東芝は11日、撤退を決めている米国での液化天然ガス(LNG)事業の売却が、白紙になる可能性が生じたと発表した。売却先の中国のガス会社「ENNエコロジカルホールディングス」から、売買契約を解除する意向を10日夜に伝えられたという。最大1兆円近い損失が見込まれる事業のため、売れなくなれば、経営再建計画に悪影響が出るおそれがある。
東芝は昨年11月に発表した経営再建計画で、事業からの撤退を明記。昨秋にENNに約930億円を払って引き取ってもらう売買契約を結んでいた。今年3月末までに売却手続きを終える予定だったが、必要な米国の対米外国投資委員会(CFIUS)の承認や中国の国家外貨管理局(SAFE)の認可を、まだ得られていない。

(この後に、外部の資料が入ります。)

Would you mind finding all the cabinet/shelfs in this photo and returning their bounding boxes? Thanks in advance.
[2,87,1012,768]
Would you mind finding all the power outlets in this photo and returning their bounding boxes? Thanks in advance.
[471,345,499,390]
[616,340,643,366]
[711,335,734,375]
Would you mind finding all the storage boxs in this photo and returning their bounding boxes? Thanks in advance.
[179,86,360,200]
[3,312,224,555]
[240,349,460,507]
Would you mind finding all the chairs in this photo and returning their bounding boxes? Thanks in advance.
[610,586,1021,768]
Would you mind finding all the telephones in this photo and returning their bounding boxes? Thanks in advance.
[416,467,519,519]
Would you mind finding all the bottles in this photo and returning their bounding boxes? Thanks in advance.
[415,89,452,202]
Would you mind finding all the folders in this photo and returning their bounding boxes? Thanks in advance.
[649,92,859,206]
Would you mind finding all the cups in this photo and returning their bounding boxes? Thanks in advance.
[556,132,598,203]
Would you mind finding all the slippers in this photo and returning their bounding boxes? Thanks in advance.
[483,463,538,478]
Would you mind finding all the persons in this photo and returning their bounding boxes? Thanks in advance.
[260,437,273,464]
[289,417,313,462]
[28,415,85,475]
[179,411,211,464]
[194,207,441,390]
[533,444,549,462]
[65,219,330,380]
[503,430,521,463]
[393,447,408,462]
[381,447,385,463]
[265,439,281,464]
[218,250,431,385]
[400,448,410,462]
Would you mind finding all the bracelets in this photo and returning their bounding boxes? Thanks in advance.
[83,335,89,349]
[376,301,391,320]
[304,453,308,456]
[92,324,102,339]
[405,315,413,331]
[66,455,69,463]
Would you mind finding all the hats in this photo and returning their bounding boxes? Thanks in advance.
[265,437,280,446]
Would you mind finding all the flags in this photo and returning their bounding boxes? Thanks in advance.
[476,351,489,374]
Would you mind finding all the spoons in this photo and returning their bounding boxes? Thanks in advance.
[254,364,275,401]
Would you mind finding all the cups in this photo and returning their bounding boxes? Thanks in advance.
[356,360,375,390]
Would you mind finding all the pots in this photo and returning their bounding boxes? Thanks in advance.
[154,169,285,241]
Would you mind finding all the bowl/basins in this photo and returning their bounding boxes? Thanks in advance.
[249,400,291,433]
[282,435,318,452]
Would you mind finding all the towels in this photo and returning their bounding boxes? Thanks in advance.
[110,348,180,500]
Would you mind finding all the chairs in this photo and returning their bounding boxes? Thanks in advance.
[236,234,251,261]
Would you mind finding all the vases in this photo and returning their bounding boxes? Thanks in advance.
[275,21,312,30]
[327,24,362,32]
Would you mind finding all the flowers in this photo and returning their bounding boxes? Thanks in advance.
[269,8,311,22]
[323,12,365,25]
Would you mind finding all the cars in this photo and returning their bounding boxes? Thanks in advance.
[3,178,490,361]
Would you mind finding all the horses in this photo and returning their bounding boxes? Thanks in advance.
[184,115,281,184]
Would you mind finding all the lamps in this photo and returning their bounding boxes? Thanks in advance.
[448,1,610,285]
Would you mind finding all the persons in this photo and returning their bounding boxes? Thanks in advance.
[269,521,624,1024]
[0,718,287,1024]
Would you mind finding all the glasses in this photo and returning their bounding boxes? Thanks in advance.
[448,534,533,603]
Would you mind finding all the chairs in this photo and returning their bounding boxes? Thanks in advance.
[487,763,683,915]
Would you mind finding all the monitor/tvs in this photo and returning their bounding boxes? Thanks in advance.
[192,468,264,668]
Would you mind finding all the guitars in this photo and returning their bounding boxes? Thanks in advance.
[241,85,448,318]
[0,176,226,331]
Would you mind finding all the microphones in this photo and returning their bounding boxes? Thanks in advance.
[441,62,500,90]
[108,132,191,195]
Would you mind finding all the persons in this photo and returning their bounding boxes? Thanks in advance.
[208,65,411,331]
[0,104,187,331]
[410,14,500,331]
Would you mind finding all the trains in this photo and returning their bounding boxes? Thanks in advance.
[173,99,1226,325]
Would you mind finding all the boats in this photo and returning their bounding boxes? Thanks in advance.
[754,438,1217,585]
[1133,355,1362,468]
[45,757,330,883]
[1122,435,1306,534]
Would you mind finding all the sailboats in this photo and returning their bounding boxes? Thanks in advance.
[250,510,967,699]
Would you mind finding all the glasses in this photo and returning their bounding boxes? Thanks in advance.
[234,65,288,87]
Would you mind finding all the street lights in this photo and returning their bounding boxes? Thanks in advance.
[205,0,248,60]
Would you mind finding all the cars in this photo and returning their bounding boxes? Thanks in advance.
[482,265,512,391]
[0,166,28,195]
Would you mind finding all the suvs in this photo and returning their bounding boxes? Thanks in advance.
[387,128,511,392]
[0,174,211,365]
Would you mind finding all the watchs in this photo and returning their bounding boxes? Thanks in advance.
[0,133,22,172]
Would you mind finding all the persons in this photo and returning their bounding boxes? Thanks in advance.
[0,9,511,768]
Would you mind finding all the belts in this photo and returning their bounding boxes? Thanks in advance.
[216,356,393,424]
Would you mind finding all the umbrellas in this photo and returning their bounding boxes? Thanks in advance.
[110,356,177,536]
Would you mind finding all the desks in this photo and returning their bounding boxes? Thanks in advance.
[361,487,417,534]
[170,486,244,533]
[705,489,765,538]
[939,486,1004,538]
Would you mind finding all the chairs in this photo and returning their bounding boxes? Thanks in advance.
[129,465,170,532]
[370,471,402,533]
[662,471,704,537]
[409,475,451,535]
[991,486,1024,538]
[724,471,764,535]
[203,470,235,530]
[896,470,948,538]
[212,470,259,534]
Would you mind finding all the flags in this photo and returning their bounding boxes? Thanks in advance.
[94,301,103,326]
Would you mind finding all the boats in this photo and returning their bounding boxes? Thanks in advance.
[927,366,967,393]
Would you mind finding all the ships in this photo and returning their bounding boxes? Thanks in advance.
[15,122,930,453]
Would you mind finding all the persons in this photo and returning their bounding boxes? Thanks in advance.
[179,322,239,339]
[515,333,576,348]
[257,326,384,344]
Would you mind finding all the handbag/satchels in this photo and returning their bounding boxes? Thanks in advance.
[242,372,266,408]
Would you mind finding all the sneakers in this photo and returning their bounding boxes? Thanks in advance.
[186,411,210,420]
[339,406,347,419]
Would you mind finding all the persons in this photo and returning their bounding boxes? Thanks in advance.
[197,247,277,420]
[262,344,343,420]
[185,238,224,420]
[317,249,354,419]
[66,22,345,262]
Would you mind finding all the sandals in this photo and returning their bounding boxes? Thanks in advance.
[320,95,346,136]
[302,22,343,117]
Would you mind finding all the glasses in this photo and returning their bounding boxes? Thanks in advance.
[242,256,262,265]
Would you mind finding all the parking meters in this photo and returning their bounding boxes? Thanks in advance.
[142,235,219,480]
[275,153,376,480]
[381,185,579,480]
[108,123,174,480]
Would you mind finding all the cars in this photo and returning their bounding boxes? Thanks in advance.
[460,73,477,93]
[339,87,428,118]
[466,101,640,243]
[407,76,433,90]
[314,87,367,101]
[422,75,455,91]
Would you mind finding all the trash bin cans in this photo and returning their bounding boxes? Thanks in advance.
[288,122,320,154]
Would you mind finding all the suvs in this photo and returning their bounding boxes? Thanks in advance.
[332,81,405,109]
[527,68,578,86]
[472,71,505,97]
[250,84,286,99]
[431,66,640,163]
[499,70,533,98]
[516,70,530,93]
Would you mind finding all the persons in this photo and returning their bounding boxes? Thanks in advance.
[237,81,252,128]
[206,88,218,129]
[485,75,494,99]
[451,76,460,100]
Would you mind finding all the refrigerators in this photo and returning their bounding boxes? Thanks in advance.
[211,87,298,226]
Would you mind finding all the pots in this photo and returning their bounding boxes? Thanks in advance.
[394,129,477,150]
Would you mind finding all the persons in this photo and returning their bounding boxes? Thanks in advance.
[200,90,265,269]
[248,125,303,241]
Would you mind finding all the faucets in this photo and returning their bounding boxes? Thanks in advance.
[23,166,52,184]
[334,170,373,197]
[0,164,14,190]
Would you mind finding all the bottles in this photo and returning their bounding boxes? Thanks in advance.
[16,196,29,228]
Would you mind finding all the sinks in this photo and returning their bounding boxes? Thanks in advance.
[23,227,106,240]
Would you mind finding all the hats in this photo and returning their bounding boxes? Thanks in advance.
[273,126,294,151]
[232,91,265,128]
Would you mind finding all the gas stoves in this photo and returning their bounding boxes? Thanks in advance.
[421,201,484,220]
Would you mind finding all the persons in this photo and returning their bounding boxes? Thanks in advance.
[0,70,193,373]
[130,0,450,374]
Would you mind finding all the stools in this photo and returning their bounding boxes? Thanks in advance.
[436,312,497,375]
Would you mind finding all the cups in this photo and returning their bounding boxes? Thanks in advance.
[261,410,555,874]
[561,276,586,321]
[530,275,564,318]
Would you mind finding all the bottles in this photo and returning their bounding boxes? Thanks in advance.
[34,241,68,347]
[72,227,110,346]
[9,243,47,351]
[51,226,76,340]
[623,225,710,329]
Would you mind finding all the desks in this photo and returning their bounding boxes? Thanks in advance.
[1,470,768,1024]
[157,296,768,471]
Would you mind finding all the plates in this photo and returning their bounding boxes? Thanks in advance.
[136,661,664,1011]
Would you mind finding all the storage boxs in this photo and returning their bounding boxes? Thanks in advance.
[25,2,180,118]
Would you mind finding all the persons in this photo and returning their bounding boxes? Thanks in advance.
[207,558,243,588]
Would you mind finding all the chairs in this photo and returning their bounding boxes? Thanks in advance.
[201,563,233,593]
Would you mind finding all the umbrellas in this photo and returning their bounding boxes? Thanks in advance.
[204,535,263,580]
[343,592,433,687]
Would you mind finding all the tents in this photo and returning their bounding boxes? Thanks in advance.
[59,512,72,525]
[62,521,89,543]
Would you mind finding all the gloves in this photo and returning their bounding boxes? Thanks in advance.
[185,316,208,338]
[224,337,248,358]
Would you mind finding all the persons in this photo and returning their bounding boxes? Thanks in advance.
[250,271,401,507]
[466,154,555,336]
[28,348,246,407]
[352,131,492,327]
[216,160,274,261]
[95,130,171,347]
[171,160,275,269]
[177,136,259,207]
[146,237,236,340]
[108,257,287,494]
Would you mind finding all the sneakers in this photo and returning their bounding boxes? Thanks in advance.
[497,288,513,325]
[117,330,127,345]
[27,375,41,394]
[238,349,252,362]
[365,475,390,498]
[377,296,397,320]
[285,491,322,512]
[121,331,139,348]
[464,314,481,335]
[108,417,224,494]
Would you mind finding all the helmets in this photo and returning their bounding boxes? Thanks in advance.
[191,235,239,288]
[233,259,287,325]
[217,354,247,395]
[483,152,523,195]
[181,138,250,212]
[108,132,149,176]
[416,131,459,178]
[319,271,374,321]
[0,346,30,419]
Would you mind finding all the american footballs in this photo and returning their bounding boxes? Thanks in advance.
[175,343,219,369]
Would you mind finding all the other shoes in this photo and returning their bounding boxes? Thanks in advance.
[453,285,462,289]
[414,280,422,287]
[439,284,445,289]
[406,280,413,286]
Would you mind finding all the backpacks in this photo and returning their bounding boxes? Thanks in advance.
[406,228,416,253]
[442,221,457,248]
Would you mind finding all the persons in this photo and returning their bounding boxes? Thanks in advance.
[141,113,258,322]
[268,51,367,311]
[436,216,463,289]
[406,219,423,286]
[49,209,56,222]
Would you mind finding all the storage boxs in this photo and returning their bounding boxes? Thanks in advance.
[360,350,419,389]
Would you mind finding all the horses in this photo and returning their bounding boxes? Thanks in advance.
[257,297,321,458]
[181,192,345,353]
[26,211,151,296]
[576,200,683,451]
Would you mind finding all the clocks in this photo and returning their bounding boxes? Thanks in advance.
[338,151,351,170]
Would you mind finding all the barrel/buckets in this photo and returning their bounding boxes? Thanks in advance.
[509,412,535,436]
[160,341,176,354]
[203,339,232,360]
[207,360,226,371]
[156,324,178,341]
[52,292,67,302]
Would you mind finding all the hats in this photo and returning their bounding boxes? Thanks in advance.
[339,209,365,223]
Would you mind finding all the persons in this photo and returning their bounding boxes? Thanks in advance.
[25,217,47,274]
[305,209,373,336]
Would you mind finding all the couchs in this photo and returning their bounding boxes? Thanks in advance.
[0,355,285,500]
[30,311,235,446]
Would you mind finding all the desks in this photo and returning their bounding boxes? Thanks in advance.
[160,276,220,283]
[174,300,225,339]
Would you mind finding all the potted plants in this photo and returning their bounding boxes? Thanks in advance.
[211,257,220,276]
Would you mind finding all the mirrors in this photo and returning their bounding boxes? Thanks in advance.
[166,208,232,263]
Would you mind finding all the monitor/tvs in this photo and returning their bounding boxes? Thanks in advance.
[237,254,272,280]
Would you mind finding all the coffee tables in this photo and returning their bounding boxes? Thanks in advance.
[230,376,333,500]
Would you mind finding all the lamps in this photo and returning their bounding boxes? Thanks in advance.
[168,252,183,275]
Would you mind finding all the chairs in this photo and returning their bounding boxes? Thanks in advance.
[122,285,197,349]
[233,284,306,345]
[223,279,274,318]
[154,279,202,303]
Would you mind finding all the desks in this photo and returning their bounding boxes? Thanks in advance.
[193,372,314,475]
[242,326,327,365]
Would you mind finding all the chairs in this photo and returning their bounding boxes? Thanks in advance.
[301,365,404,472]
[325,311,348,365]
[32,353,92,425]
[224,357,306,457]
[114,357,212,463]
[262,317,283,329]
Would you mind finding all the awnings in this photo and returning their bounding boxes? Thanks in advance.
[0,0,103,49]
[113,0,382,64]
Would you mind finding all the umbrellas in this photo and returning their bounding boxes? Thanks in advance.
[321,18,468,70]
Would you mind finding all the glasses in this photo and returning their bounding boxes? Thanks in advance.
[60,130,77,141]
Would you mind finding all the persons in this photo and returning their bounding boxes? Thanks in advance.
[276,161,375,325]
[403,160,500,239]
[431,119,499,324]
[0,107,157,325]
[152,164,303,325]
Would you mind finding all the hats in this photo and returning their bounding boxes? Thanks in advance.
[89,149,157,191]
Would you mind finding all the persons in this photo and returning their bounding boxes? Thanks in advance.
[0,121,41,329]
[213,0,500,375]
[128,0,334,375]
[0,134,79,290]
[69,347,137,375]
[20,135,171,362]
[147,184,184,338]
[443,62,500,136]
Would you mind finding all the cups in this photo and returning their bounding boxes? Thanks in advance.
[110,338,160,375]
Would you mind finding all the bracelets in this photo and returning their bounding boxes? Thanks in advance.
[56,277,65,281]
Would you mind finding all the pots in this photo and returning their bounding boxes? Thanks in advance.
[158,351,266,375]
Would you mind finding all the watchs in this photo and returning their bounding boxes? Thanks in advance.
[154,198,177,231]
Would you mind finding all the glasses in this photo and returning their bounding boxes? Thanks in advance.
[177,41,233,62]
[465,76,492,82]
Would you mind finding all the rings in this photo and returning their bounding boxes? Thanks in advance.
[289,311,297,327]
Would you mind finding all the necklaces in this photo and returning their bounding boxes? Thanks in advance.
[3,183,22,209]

ENNは契約解除の理由として、これらの手続きの早期の完了が見込めないことを挙げているという。
東芝は「契約解除に必要な書面が届いていない」(広報)とし、ENNの意向を再確認する考えだ。米LNG事業から撤退する方針は変えず、この売買契約が白紙になれば、別の売却先さがしを余儀なくされる見通しだ。より不利な条件での売買契約を迫られる可能性もある。(内藤尚志)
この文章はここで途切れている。